Actually using the roller requires some practice. You can put a serious curve in the tube very quickly, but if you go too quickly you can stall the roller. It is also quite easy to un-roll a piece if you go too far. The lower pin-rack acts as the lower pivot point for the main bar. As the screw goes in and out it will swing back and forth however you don't want it to get too far from vertical or the dies will stop lining up nicely. So whenever the bar gets to leaning over far enough that you can switch the bottom pivot hole, do so. For shallow bends one pivot hole will usually suffice, picking that hole takes a little practice. The roller die that spins on the main bar is not anchored to anything except the Hand Crank. This allows the die to float up and down as needed by the angle of the bar. The material itself works to keep the dies aligned.

To achieve a desired curve it is best to draw the curve on the floor or a large table, so you can lay the piece on top as you progress closer to the desired curve.

The Rigid Tools pipe threading ratchet cost me $50 at a pawn shop. They show up regularly at flea markets and used tool stores.

You could use Grade 5 or Grade 8 bolts instead of the ball-detent pins. I use the pins because I have them.

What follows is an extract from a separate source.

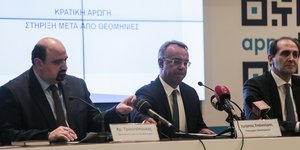 Τριαντόπουλος, Στουρνάρας, στη συνέντευξη Τύπου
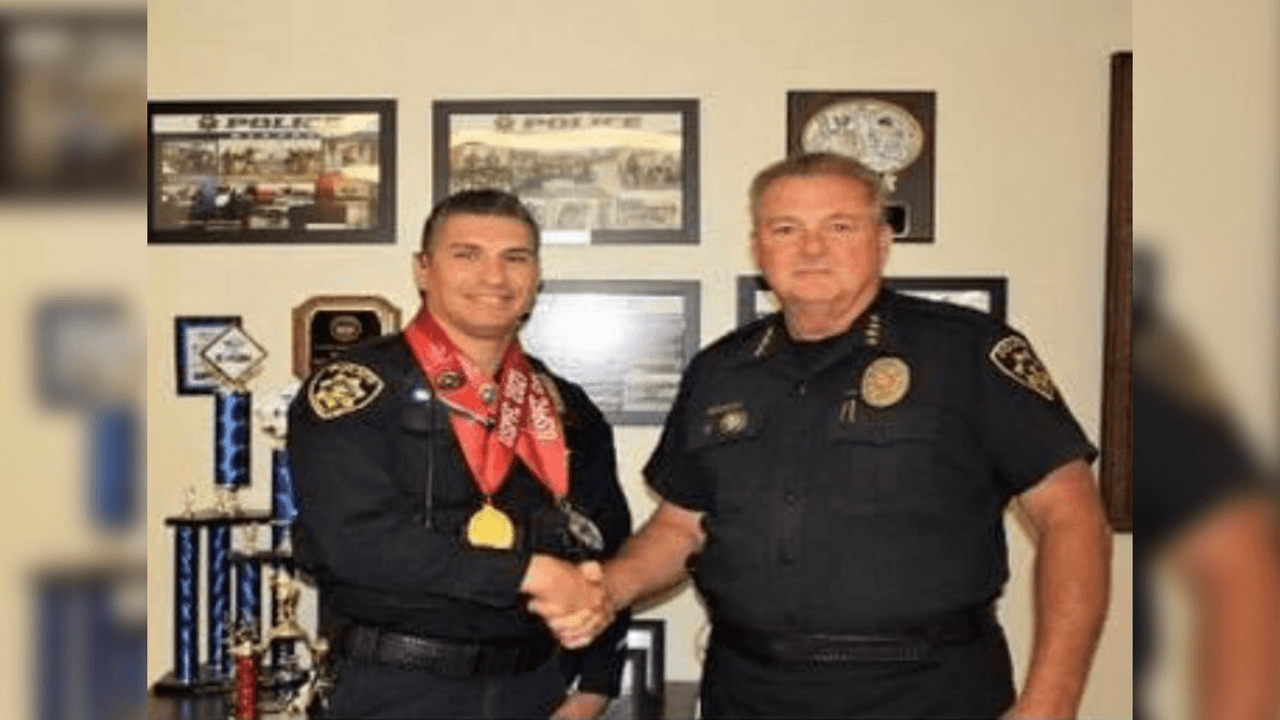 “
<b>Nunca he estado más orgulloso de uno de mis oficiales</b>. Esta no fue una hazaña pequeña, este oficial compitió contra atletas de todo Estados Unidos”, añadió el jefe policial.
<br>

One nice thing about the pins is that for transport or storage the Wheel, Screw, and main bar and all be pulled easily with no tools.

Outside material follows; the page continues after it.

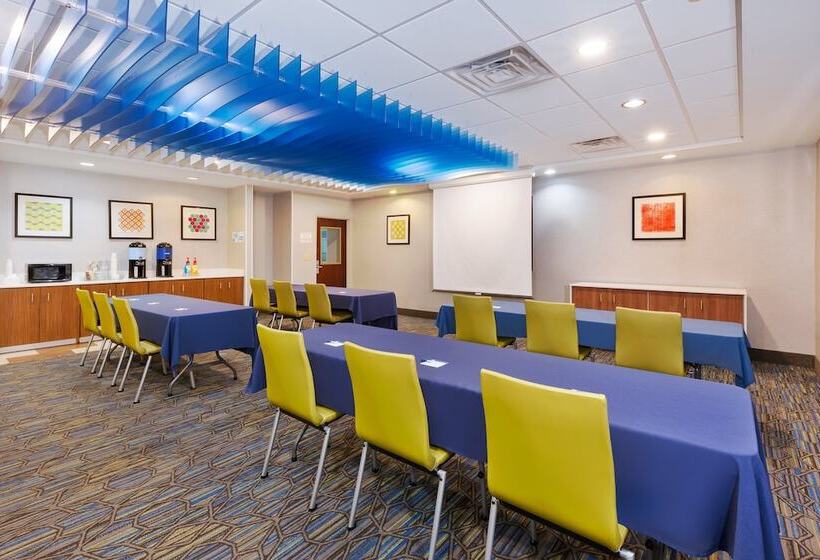 Holiday Inn Express Hotel & Suites Cleveland Richfield, An Ihg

To keep the dies at the proper height I used short pieces of 2" thin wall round tube as spacers.

To reduce friction on the Tension Wheel I use a flat cylindrical roller thrust bearing and to adjust for the varying angle of the screw I use a spherical washer set (both from Reid Tool). The combination of the 2 makes for a much smoother operation.

If anybody can figure out how to put a power drive on this machine, let me know.

Oh yeah, total cost was about $500

Now on to the drawings and pictures. I recommend finding something to read the CAD (.dxf) versions of the drawings. It makes them much more useful. The GIF versions are for those without any CAD program.

Roller — Side View (dxf, gif) shows the main structure of the machine and how the working parts relate to the frame.
Roller — Top View (dxf, gif) shows the top plate and the Swing Arms.
Roller — Parts A (dxf, gif) shows the main working parts and their names.
Roller — Parts B (dxf, gif) shows full drawings for components of the Tension Screw Mechanism.
Roller — Parts C (dxf, gif) shows full drawings of the dies and hand crank.

P.S. If anybody comes up with any improvements, please keep me informed.